Seven years ago on January 5, Jeron Alvin Teng became the first high school player in local cage history to chalk up at least 100 points in an official game.
Before a sparse crowd of nearly 700 people at the state-of-the-art Jacinto Tiu Court in Xavier School’s Father Rafael Cortina Center in San Juan City, the 6-foot-2 Teng exploded for 104 points in powering the host Golden Stallions to a 164-74 shellacking of Grace Christian College in the now-defunct Metro Manila Tiong Lian Basketball Association (MMTLBA) contest.
Unlike legendary great Wilt Chamberlain’s 100-point feat in the U.S. National Basketball Association on March 2, 1962, a DVD copy of Teng’s 104-pointer is available for viewing.
Moreover, Teng’s name will forever be etched in Wikipedia’s list of all the 100-point performances by an individual in international basketball history.
On the day he netted 104 points, Teng went 37-for-70 from the field (including 1-for-5 from three-point range) and made 29 of his 34 free throws while playing 35:22 minutes of a maximum 40.

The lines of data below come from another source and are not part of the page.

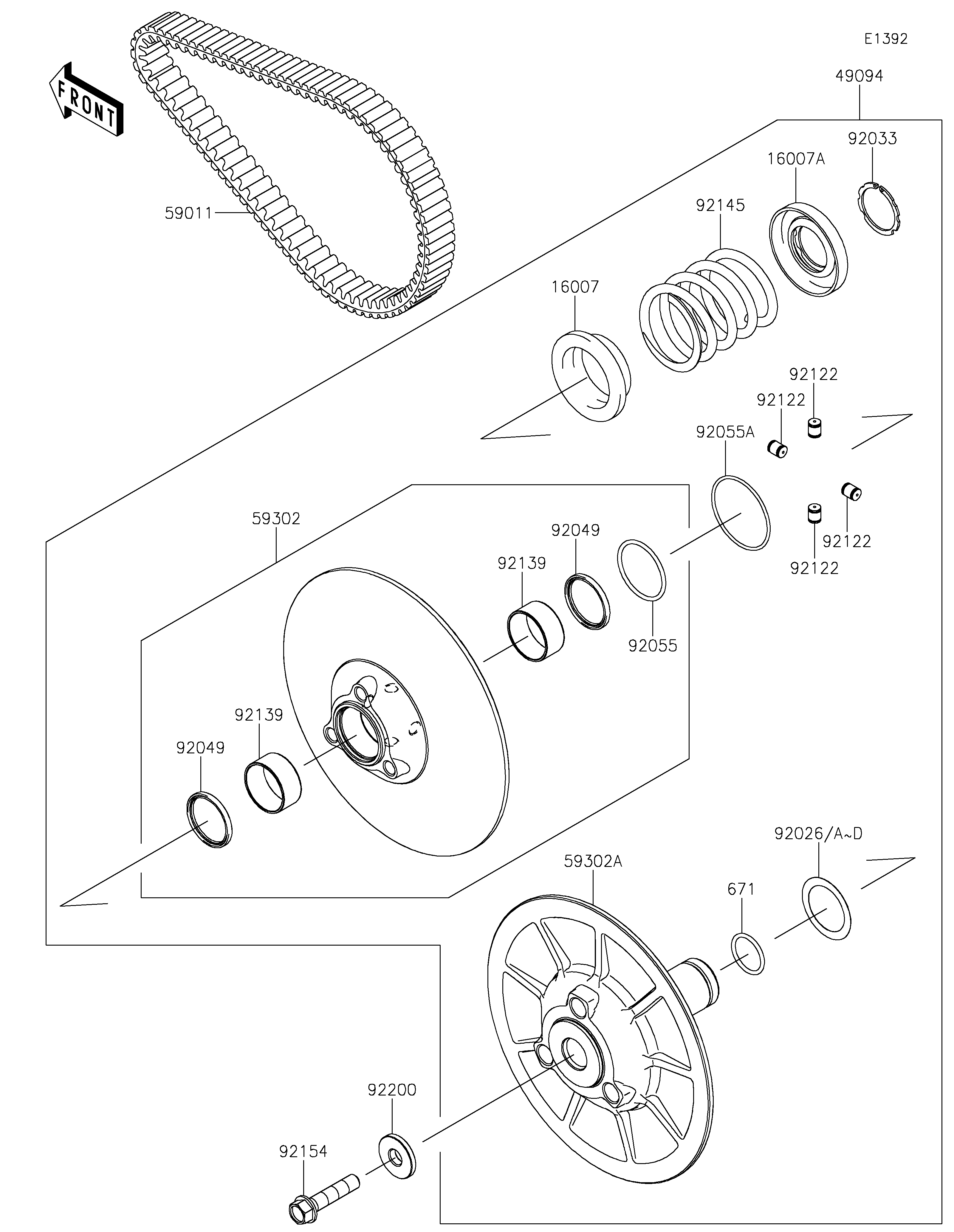 E1392

FRONT

49094

92033

16007A

92145

59011

16007

92122

92122

92055A

92122

92122

59302

92049

92139

92055

92139

92049

92026/A~D

59302A

671

92200

92154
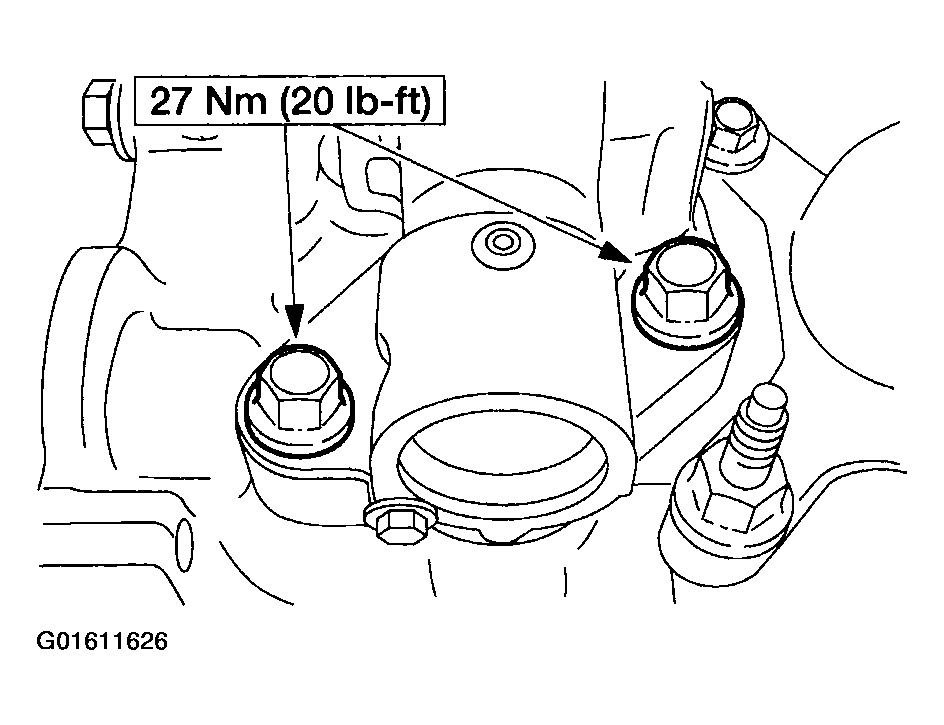 27 Nm (20 lb-ft)

G01611626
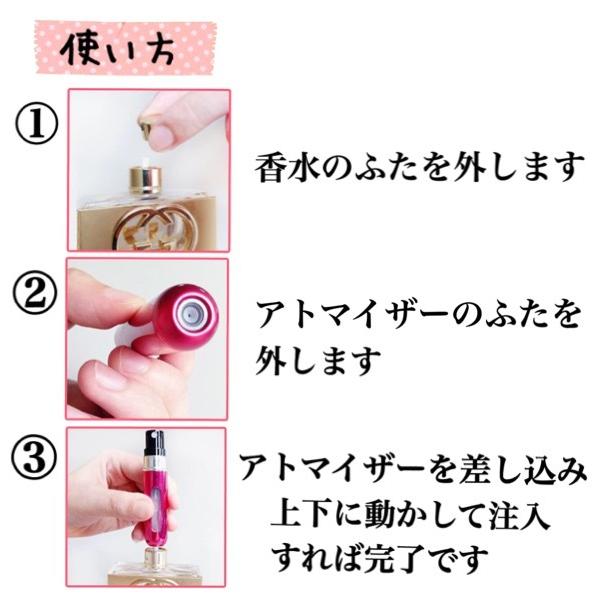 使い方

①
香水のふたを外します

②
アトマイザーのふたを外します

③
アトマイザーを差し込み上下に動かして注入すれば完了です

Teng’s offensive wizardry eclipsed the all-time single-game scoring highs in the Juniors Division of Metro Manila’s top two collegiate leagues, the UAAP and the National Collegiate Athletic Association (NCAA).
The NCAA record is 89 points, which Joshua Saret of the Jose Rizal University Light Bombers established in 2009. The UAAP mark is 83, which the Far Eastern University Baby Tamaraws’ Terrence Romeo (now playing with Globalport in the pro league) registered also in 2009.
In his massive 104-point feat, Teng poured in 10-minute quarter scores of 27, 16, 25 and 36 points. The rugged son of “Robocop” Alvin Teng, a defensive specialist during his heyday, also grabbed 24 rebounds (20 of them off the offensive glass), stole the rock six times and blocked a pair of enemy missiles. (He did not issue a single assist, though.)
Overall, Jeron, a 16-year-old junior high schooler at the time, averaged 39.5 points in 16 Tiong Lian appearances (15-1 record) during the double-round 2010-11 season, surpassing the 39.3-point clip of elder brother Jeric (who eventually also spent some time in the pro league) with the Golden Stallions during a championship-clinching 9-0 finish in 2009.
More importantly, Jeron led Xavier School to another Juniors title – a league record-setting fourth straight overall.
With brothers Jeric (currently inactive) and Jeron having joined their dad in the PBA, the Tengs are the first set of father-and-two sons combination in league history.
Once Thirdy Ravena completes his varsity eligibility with Ateneo de Manila University, he will likely join his brother Kiefer, now a rookie with the NLEX Road Warriors, in the pro league as dad Bong Ravena’s torchbearers.
Note that all-time great Carlos Loyzaga also sent sons Chito and Joey to the PBA but the former was long retired from the old MICAA and international competitions when the PBA was established in March 1975.